Génesis 49, 29-32; 50, 15-26a; Sal 104, 1-2. 3-4. 6-7 ; san Mateo 10, 24-33

Se me acumula la ropa para la plancha. Con este calor no es una de mis aficiones favoritas. Normalmente le llevo la ropa a mi madre y me la devuelva limpia y planchada y con las rayas en su sitio, que a mí me salen rayas misteriosas imposibles de planchar). Como mis padres no son de la generación de Internet no hay problema en que lean este comentario, así que puedo presumir de ellos. Ahora mis padres están de vacaciones. La verdad es que podríamos decir que están fuera de Madrid, pero vacaciones no lo llamaría yo. Este mes acompañan a unos tíos míos. Él tiene alzehimer y ya no habla y casi no se mueve, mi padre se encarga de él. Mi tía, que también es santa, puede dedicarse a pasear con mi madre, hablar de distintos temas, con tranquilidad y descansar algo más. Durante años mis padres se han dedicado a sus siete hijos, luego a sus madres y ahora cuidan de sus hermanas mayores y sus maridos.
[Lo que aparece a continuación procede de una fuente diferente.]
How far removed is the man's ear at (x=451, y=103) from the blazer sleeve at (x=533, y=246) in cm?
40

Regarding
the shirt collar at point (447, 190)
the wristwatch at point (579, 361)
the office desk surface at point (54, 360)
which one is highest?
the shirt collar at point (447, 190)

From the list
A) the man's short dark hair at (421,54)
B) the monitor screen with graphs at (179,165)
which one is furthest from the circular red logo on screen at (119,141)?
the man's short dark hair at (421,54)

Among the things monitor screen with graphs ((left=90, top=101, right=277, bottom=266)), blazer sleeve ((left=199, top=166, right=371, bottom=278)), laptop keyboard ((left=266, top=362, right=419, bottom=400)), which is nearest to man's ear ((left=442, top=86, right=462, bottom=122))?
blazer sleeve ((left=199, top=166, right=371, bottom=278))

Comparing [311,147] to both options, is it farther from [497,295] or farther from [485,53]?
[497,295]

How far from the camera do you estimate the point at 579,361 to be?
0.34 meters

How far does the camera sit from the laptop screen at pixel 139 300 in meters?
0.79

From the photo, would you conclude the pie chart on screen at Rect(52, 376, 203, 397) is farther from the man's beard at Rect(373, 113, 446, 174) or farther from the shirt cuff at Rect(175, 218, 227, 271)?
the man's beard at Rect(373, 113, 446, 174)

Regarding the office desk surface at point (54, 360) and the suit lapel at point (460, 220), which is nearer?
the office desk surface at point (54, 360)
No recuerdo que estuviesen en estos últimos veinte años de vacaciones para ponerse moreno el ombligo. Pero ese testimonio siembran, y espero que recojan con abundancia: van perdiendo su vida por los demás y el Señor hará que la ganen.
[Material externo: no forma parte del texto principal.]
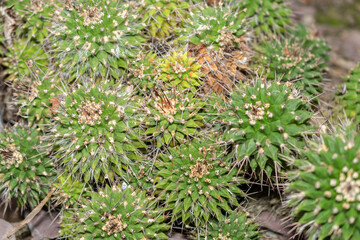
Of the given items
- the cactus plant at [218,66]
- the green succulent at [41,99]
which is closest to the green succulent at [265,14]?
the cactus plant at [218,66]

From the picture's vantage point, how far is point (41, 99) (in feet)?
14.6

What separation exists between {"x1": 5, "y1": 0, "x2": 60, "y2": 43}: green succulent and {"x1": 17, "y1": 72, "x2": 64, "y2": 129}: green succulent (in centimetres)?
59

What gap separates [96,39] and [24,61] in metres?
1.18

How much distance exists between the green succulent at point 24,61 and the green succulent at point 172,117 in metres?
1.59

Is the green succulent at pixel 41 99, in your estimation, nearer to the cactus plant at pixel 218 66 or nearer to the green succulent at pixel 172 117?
the green succulent at pixel 172 117

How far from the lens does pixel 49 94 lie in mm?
4438

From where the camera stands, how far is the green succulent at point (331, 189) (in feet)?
9.89

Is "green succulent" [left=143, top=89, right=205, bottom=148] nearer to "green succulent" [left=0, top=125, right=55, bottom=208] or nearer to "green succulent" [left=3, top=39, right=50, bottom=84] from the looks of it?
"green succulent" [left=0, top=125, right=55, bottom=208]

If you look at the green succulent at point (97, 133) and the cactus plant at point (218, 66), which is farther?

En las lecturas de hoy Jacob prepara su muerte. La muerte puede parecer para muchos algo horrible. Cuánta gente se queja de Dios al encargar un funeral por sus seres queridos y tacha a Dios de malo, injusto y cruel. E incluso algunos se atreven a decidir quién debe y no debe morir: “Siempre se lleva a los buenos, cuando hay terroristas, delincuentes, drogadictos …,” cuando llegan aquí suelen seguir “desbarrando” y citan al noventa por ciento de las clases sociales, así no se salva nadie. Lo cierto es que los terroristas, delincuentes y todos nos moriremos, ninguno nos quedaremos aquí. La muerte del cuerpo es tan natural como el nacimiento, pero si nacemos sin nada –excepto el amor de Dios y de nuestros padres-, nos solemos ir de este mundo con el regalo de nuestra vida, que tendremos que presentar ante el Señor. El que quiera guardar su vida sabe que acomete una misión imposible. La vida no hay que intentar conservarla, sino gastarla. “No tengáis miedo a los que matan el cuerpo, pero no pueden matar el alma”. Cuando leo esta frase me acuerdo de los matrimonios jóvenes que no quieren tener hijos “de momento” pues no quieren perder su vida; a los que “aparcan” a sus mayores para no perder el tiempo cuidándolos. Por supuesto me acuerdo de los que les han quitado la vida física violentamente, y de los que viven con miedo a que los maten. Me acuerdo, y me dan lástima, de los que temen perder su fama, su dinero, sus amistades más que la vida física. Pues no saben por qué ni para quién viven. Cuando miramos la cruz nos damos cuenta de que la vida se puede dar, se puede gastar, pues “no pueden matar el alma.” “Por eso no tengáis miedo: no hay comparación entre vosotros y los gorriones”.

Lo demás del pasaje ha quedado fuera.